* **Selected text**
· · · · ·
It's much like the free will debate. When I demand to know what the core concept is: what exactly this "Free Will" quality is doing, what functional role it plays in a choicemaking, I'm told that the natural world cannot explain it. But I'm really not a stickler for the limitations and apparent laws of the natural world if you have some thoughtful explanation! But none, unfortunately, is forthcoming.
It seems to me that this point that a failure to explain, period, is being used as a backhanded way to try to de-legitimize methodological or default naturalism... but the goods of this attack are never delivered.
But justifying that claim really requires explaining, coherently, exactly what IS required (and thus what the natural/material world lacks). And of course, no such explanation is ever forthcoming.
....
I'm really not a stickler for the limitations and apparent laws of the natural world if you have some thoughtful explanation! But none, unfortunately, is forthcoming.
If I ask a materialist to explain the fundamental concepts of materialism, eventually the materialist will stop explaining and simply aver that the bottom-line concepts of the theory are basic and not further explainable.
I think that theists are in the same boat when it comes to their bottom-line concepts. Personhood, mindhood, free will, moral and rational normativity, intellect-stuff, etc are to the theist what matter, energy, motion, space-stuff, etc are to the materialist. Basic....fundamental....the end of the explanatory road.
Ex Apologist,
I'm not really even talking about strict phsyicalists, but about those who seek to ground norms in impersonal forms (or whatever). It seems to me that if there are ethical norms, obligations, then a worldview that ends in the impersonal can't give us this. Non-persons don't obligate us.
You may try to ground the norms in persons by saying that groups of persons, communities, give us these norms. If human communites provide the norms, then it appears we end in cultural relativism.
You may think that these persons can generate 'obligations' - and as I said above, only persons can obligate us. Well, fine. But I'm looking for absolute moral obligations. I worry that finite, non-absolute persons cannot provide us with that, whereas *the* absolute person, God, can provide an account for absolute moral obligations.
best,
~PM
Paul,
This is the beauty of Adam's divine command theory. In response to the Euthyphro Dilemma, he grants that God's commanding something is not sufficient, by itself, to make it right or wrong -- after all, torturing babies for fun can't be made right just by commanding it to be so. Thus, Adams adds the further requirement that the commanded actions be in confomity with God's goodness -- which pretty much amounts to the property of goodness. Thus, theists can avoid the arbitrariness of will-generated norms that applied to older versions of DCT.
· · · · ·
* **Recorded data**

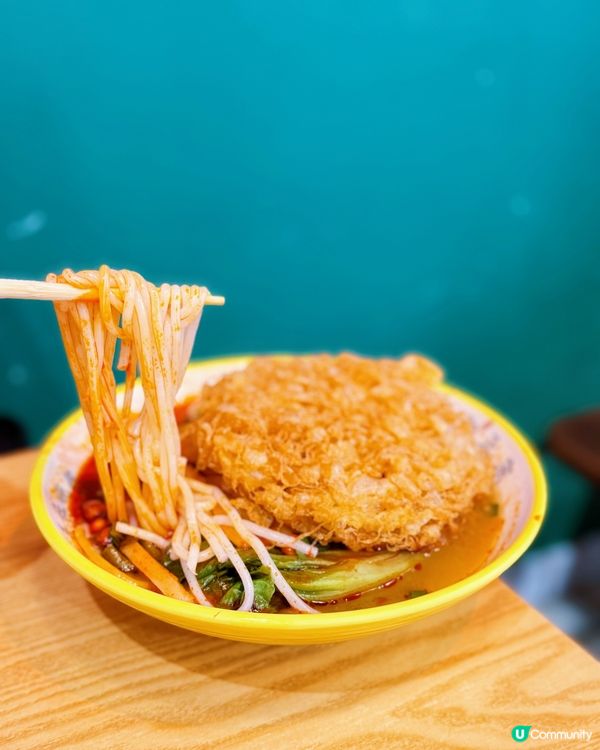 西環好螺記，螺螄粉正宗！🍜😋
· · · · ·
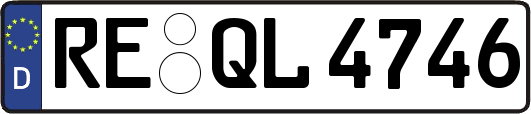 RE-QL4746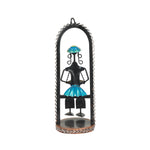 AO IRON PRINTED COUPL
· · · · ·
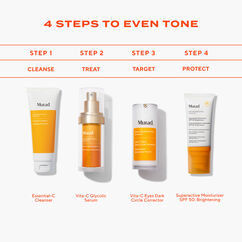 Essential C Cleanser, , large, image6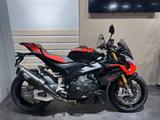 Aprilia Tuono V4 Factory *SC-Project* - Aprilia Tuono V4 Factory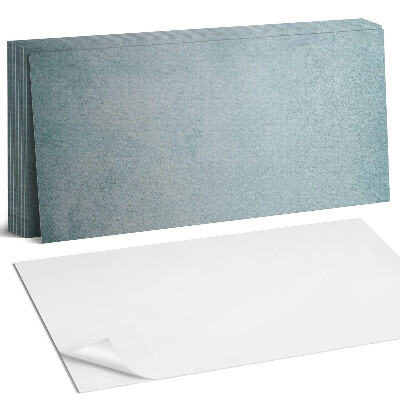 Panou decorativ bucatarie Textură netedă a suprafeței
· · · · ·
Copy the passage from the comment thread on free will and moral norms word for word, from "You may try" to "account for absolute moral obligations.".

* **Written response**
You may try to ground the norms in persons by saying that groups of persons, communities, give us these norms. If human communites provide the norms, then it appears we end in cultural relativism.
You may think that these persons can generate 'obligations' - and as I said above, only persons can obligate us. Well, fine. But I'm looking for absolute moral obligations. I worry that finite, non-absolute persons cannot provide us with that, whereas *the* absolute person, God, can provide an account for absolute moral obligations.